**SET PROBLEM 1:** In the passage on auditing Pelosi, list every kind of material that the last paragraph says can be disclosed.
**SET PROBLEM 2:** Reproduce the part of the passage on auditing Pelosi that opens with the words containing "All known executive" and closes with "privilege and admissible.".
#### SELECTED PASSAGE
Also, Pelosi as Minority Leader should under go a public audit of the known Executive Branch reporting requirements to her as Minority Leader; and a sample of her responses to those known illegal activities. At first glance, the results do not appear to support her contention that she will remain a viable Speaker nor positioned to provide sustained leadership for the needed forms.

All known executive Branch reporting issues that should have been followed should be identified. The audit team, in conjunction with prosecutors and war crimes experts, should identify where there should be a known Title 28 and Title 50 requirements. Once there is a known illegal function or operations, that activity would be linked with a specific Title 28 and/or Title 50 report. Pelosi’s problem, confronting all Members of Congress, will be to reconstruct what they have or haven’t done after the original legal notification; and the subsequent disclosures in the open media. The Members of Congress also know their communications are subject to monitoring and have been disclosed to parties outside the US government. These are post-decision agreements and commutations not protected by privilege and admissible.

* * *


The form of the communications will be of interest to the War Crimes Tribunal. How Pelosi and Staff Counsel of the Congress were or were not notified is secondary to whether the notification ever occurred. There are e-mail diaries, classified websites, and other non-public information which, because of their connection with illegal activity, can also be disclosed, even if highly redacted.
########
#### AVAILABLE DATA
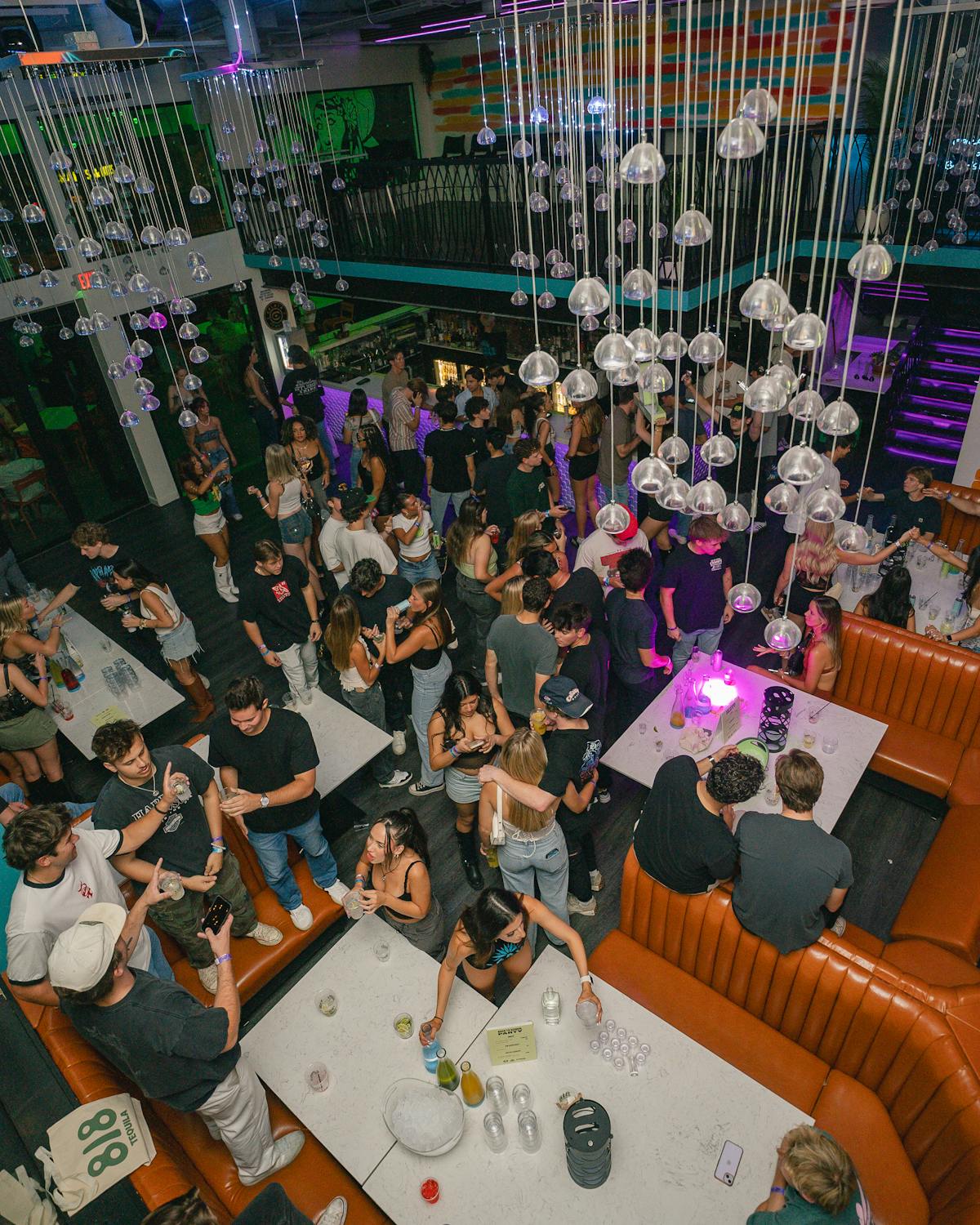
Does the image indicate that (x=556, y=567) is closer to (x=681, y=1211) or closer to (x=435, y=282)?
(x=681, y=1211)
########
**WRITTEN SOLUTION 1:**
- e-mail diaries
- classified websites
- other non-public information

**WRITTEN SOLUTION 2:**
All known executive Branch reporting issues that should have been followed should be identified. The audit team, in conjunction with prosecutors and war crimes experts, should identify where there should be a known Title 28 and Title 50 requirements. Once there is a known illegal function or operations, that activity would be linked with a specific Title 28 and/or Title 50 report. Pelosi’s problem, confronting all Members of Congress, will be to reconstruct what they have or haven’t done after the original legal notification; and the subsequent disclosures in the open media. The Members of Congress also know their communications are subject to monitoring and have been disclosed to parties outside the US government. These are post-decision agreements and commutations not protected by privilege and admissible.